Segment Start: Passage to read

St. Louis – Labor leaders, community activists and fast food workers gathered July 1 to encourage St. Louis Board of Aldermen President Lewis Reed to continue standing with low-wage workers in their fight for a higher minimum wage.

The rally was held in front of Hardee’s Restaurant at 601 Chestnut Street in downtown St. Louis. About 50 people attended the event, including representatives from United Food and Commercial Workers Local 655, St. Louis Jobs with Justice and Show Me $15.

In early June, the board introduced a bill that would increase the minimum wage for workers in the city to $15 an hour by 2020.

See previous story: St. Louis City leaders vow to raise minimum wage

However, that proposal hit a roadblock June 26 placing it on an indefinite delay.

Reed, an advocate for labor in the City of St. Louis who has stood with striking fast food workers, has voiced strong support of the recent effort to raise the city’s minimum wage.

Segment End: Passage to read

• _Work order 1_
In the article on the St. Louis minimum wage rally, where was the rally held?
• _Work order 2_
Resume the article on the St. Louis minimum wage rally, picking up right after its final sentence.
The items that come next are separate material, unrelated to the article on the St. Louis minimum wage rally.

Segment Start: Supplied information

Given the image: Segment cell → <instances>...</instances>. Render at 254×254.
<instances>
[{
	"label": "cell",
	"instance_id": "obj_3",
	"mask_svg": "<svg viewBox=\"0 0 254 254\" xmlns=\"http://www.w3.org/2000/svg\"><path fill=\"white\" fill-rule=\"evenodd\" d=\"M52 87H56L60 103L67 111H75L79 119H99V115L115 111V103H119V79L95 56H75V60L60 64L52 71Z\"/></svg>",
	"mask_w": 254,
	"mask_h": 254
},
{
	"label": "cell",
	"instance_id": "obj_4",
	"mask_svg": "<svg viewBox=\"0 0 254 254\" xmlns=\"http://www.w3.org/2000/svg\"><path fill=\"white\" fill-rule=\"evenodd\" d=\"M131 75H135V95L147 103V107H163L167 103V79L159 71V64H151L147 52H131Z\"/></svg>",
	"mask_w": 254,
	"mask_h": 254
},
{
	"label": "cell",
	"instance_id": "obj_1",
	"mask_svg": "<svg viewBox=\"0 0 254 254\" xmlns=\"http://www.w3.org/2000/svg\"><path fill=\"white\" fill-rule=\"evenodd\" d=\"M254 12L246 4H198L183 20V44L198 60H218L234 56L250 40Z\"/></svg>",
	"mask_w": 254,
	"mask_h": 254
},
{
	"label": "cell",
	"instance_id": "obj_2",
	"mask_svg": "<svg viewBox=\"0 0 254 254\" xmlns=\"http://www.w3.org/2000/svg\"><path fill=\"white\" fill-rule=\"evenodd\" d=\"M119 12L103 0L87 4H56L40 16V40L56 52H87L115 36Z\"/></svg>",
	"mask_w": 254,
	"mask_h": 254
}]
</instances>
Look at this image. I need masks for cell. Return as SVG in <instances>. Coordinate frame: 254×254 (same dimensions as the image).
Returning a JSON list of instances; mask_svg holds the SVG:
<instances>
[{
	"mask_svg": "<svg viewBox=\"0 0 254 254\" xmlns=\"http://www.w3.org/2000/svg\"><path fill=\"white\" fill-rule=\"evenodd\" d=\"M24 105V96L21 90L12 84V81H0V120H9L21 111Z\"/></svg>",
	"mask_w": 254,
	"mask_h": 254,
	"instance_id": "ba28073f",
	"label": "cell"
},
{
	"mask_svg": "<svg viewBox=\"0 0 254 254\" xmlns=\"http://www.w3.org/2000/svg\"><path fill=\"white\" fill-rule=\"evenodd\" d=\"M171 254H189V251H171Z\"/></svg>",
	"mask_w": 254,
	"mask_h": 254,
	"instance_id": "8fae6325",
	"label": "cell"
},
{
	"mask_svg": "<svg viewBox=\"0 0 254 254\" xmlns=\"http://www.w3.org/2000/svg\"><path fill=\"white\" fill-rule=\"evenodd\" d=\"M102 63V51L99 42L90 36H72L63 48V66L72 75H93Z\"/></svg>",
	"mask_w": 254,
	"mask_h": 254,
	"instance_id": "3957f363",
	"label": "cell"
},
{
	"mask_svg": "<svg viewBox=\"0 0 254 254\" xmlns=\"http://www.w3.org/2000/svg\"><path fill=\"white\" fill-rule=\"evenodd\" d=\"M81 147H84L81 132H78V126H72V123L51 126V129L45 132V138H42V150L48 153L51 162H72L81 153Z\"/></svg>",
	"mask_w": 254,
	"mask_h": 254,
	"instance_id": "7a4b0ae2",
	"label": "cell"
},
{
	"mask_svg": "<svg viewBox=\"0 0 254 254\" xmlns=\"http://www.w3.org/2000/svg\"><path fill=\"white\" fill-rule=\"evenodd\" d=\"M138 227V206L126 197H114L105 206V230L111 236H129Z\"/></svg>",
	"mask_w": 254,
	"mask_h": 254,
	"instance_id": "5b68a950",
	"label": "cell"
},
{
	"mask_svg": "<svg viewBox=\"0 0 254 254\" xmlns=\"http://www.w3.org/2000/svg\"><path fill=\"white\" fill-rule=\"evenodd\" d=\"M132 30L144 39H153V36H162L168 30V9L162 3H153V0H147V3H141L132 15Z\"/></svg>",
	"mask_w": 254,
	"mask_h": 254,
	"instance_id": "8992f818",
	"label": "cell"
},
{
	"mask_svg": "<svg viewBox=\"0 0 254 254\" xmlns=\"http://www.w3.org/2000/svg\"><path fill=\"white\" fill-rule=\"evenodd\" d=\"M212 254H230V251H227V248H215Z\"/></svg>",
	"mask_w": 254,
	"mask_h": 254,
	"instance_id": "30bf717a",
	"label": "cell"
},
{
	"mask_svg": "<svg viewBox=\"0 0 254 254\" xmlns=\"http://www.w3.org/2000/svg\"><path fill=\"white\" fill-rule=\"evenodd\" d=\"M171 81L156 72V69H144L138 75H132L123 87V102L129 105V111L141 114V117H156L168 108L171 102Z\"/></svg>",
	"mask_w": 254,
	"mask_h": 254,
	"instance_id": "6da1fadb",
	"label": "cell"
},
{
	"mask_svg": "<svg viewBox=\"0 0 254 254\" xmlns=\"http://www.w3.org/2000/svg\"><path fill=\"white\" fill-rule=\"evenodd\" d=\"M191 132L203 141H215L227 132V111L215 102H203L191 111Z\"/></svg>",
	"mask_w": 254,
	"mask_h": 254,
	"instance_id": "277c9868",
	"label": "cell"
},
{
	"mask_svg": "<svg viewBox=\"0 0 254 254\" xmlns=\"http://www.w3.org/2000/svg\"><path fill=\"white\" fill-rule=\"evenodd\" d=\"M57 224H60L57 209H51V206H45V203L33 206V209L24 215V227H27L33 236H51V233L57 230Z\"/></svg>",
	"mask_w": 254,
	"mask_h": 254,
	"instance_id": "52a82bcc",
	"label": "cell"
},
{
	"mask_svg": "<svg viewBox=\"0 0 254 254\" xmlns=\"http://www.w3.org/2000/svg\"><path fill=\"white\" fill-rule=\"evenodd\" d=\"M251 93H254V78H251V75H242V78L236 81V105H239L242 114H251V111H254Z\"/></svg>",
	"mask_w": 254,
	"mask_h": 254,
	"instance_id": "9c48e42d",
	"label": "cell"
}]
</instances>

Segment End: Supplied information

• _Response box 1_
In front of Hardee's Restaurant at 601 Chestnut Street in downtown St. Louis.

• _Response box 2_
SUPPORT FOR LOW-WAGE WORKERS

Cook-Ragland
STANDING AS ONE: Dave Cook, president of UFCW Local 655, and the Rev. Rebecca Ragland, director of the St. Louis Chapter of the Episcopal Service Corps, spoke during a rally July 1 to thank St. Louis Board of Aldermen President Lewis Reed for his continued support of low-wage workers and his efforts to increase minimum wage in the city. – Labor Tribune photo

During the rally, UFCW Local 655 President Dave Cook thanked Reed for his continued support of low-wage workers and his efforts to increase minimum wage in the city.

“We are lucky to have a leader to move this forward,” Cook said, referring to Reed. “No worker in America deserves to get up and work hard and not be able to feed their family or provide them with shelter.”

The Rev. Rebecca Ragland, director of the St. Louis Chapter of the Episcopal Service Corps, encouraged Reed and the board to continue their fight to raise the minimum wage in the city. She said, “We want St. Louis to be a beacon of light in this movement.”

‘WHEN WE STAND TOGETHER’

Landry Fort, a 20-year-old McDonald’s worker, also thanked Reed at the rally on behalf of Show Me $15. Landry took part in the Show Me $15 strike in St. Louis on April 15 – an effort by fast food workers fighting for $15 an hour and a union.

“What that effort taught me was when we stand together, we are strong,” Landry said.

PUSH TO RAISE MINIMUM WAGE

On June 5, the board introduced the bill to increase minimum wage in the city to $15 an hour by 2020. Sponsored by Alderman Shane Cohn, 25th Ward, the bill would set the minimum wage for employees who work 20 hours a week at $10 as soon as it would become law.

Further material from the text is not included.